Copy the records below word for word, keeping every line, coordinate and bracket unchanged.

════════════════

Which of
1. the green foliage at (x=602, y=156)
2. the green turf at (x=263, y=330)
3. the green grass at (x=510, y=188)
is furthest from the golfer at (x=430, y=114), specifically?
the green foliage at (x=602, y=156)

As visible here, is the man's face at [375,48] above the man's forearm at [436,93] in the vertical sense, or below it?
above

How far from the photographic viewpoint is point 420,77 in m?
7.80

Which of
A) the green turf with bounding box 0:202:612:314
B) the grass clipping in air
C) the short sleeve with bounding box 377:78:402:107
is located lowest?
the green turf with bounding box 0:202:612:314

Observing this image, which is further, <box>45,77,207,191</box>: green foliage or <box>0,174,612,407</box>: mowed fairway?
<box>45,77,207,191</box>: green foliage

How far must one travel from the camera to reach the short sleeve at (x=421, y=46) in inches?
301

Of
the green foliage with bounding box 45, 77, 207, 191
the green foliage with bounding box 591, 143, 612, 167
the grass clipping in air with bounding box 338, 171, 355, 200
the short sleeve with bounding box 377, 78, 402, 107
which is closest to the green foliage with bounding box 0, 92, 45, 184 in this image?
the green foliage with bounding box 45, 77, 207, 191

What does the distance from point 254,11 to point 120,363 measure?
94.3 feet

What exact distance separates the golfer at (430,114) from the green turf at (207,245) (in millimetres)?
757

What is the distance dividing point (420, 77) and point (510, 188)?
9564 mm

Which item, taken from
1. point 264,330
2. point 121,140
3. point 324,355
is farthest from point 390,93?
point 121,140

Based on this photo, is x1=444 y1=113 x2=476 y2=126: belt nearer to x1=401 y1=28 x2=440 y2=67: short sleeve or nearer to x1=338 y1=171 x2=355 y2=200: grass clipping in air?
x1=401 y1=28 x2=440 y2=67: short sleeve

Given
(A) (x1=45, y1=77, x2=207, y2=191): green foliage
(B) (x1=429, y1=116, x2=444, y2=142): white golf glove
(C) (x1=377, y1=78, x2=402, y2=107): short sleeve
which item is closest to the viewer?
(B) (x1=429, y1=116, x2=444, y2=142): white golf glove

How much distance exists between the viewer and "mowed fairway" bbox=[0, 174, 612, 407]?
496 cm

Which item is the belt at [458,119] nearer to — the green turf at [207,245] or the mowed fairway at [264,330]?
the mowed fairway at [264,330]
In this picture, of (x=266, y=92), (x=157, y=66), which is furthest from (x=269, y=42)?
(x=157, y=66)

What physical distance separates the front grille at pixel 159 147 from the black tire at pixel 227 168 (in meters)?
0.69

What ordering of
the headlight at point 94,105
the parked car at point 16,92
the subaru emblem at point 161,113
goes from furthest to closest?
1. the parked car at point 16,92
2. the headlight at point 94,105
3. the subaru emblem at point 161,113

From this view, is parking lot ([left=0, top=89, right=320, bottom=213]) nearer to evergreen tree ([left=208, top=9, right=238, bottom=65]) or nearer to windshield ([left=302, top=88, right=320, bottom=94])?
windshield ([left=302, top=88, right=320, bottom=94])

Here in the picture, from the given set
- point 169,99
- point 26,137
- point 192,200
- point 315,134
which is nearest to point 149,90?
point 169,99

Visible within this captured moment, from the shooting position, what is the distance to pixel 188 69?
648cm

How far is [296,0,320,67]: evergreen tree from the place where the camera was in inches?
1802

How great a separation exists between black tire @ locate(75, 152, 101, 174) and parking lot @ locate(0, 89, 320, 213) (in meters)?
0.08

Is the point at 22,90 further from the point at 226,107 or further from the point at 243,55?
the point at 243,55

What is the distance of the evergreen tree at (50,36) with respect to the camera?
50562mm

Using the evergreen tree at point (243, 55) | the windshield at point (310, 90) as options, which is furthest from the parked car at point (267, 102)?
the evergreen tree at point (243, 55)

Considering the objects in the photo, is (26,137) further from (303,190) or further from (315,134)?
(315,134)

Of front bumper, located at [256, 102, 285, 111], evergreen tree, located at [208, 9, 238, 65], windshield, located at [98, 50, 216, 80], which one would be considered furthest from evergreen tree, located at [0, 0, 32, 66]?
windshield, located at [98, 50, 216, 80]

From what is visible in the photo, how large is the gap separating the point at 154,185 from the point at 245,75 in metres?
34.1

════════════════

■ **Completed exercise**
Which of
1. the green foliage at (x=602, y=156)
2. the green turf at (x=263, y=330)
3. the green grass at (x=510, y=188)
is furthest from the golfer at (x=430, y=114), specifically?
the green foliage at (x=602, y=156)

As visible here, is the man's face at [375,48] above the man's forearm at [436,93] in the vertical sense, or below it?
above

How far from the photographic viewpoint is point 420,77 in m?
7.80

Which of
A) the green turf with bounding box 0:202:612:314
B) the grass clipping in air
C) the short sleeve with bounding box 377:78:402:107
is located lowest?
the green turf with bounding box 0:202:612:314

Observing this image, which is further, <box>45,77,207,191</box>: green foliage or <box>0,174,612,407</box>: mowed fairway?
<box>45,77,207,191</box>: green foliage

How far must one travel from the camera to reach the short sleeve at (x=421, y=46) in inches?
301

Of
the green foliage with bounding box 45, 77, 207, 191
the green foliage with bounding box 591, 143, 612, 167
the grass clipping in air with bounding box 338, 171, 355, 200
the short sleeve with bounding box 377, 78, 402, 107
which is closest to the green foliage with bounding box 0, 92, 45, 184 in this image?
the green foliage with bounding box 45, 77, 207, 191

What does the distance from point 254,11 to point 120,363 measure?
94.3 feet

What exact distance separates the golfer at (430,114) from the green turf at (207,245) (in millimetres)?
757

What is the distance dividing point (420, 77) and point (510, 188)?
9564 mm

Which item, taken from
1. point 264,330
2. point 121,140
3. point 324,355
is farthest from point 390,93?
point 121,140

Based on this photo, is x1=444 y1=113 x2=476 y2=126: belt nearer to x1=401 y1=28 x2=440 y2=67: short sleeve or nearer to x1=338 y1=171 x2=355 y2=200: grass clipping in air?
x1=401 y1=28 x2=440 y2=67: short sleeve

Given
(A) (x1=45, y1=77, x2=207, y2=191): green foliage
(B) (x1=429, y1=116, x2=444, y2=142): white golf glove
(C) (x1=377, y1=78, x2=402, y2=107): short sleeve
which item is closest to the viewer?
(B) (x1=429, y1=116, x2=444, y2=142): white golf glove

How much distance exists between the viewer and "mowed fairway" bbox=[0, 174, 612, 407]?
496 cm

Which item is the belt at [458,119] nearer to — the green turf at [207,245] or the mowed fairway at [264,330]?
the mowed fairway at [264,330]
In this picture, of (x=266, y=92), (x=157, y=66), which is furthest from (x=269, y=42)?
(x=157, y=66)

What physical distance separates the front grille at pixel 159 147 from the black tire at pixel 227 168 (in meters)?
0.69

What ordering of
the headlight at point 94,105
the parked car at point 16,92
the subaru emblem at point 161,113
goes from furthest to closest?
1. the parked car at point 16,92
2. the headlight at point 94,105
3. the subaru emblem at point 161,113

From this view, is parking lot ([left=0, top=89, right=320, bottom=213]) nearer to evergreen tree ([left=208, top=9, right=238, bottom=65]) or nearer to windshield ([left=302, top=88, right=320, bottom=94])?
windshield ([left=302, top=88, right=320, bottom=94])

Here in the picture, from the given set
- point 169,99
- point 26,137
- point 192,200
- point 315,134
which is nearest to point 149,90?
point 169,99

Visible within this captured moment, from the shooting position, what is the distance to pixel 188 69?
648cm

How far is [296,0,320,67]: evergreen tree from the place where the camera was in inches?
1802

How great a separation exists between black tire @ locate(75, 152, 101, 174) and parking lot @ locate(0, 89, 320, 213) (in meters)?
0.08

Is the point at 22,90 further from the point at 226,107 or further from the point at 243,55?
the point at 243,55

What is the distance of the evergreen tree at (50,36) with respect to the camera?
50562mm

Using the evergreen tree at point (243, 55) | the windshield at point (310, 90) as options, which is furthest from the parked car at point (267, 102)?
the evergreen tree at point (243, 55)

Considering the objects in the photo, is (26,137) further from (303,190) or further from (315,134)?
(315,134)

Of front bumper, located at [256, 102, 285, 111], evergreen tree, located at [208, 9, 238, 65], windshield, located at [98, 50, 216, 80], which one would be considered furthest from evergreen tree, located at [0, 0, 32, 66]?
windshield, located at [98, 50, 216, 80]

From what is visible in the photo, how large is the gap separating the point at 154,185 from the point at 245,75 in metres?
34.1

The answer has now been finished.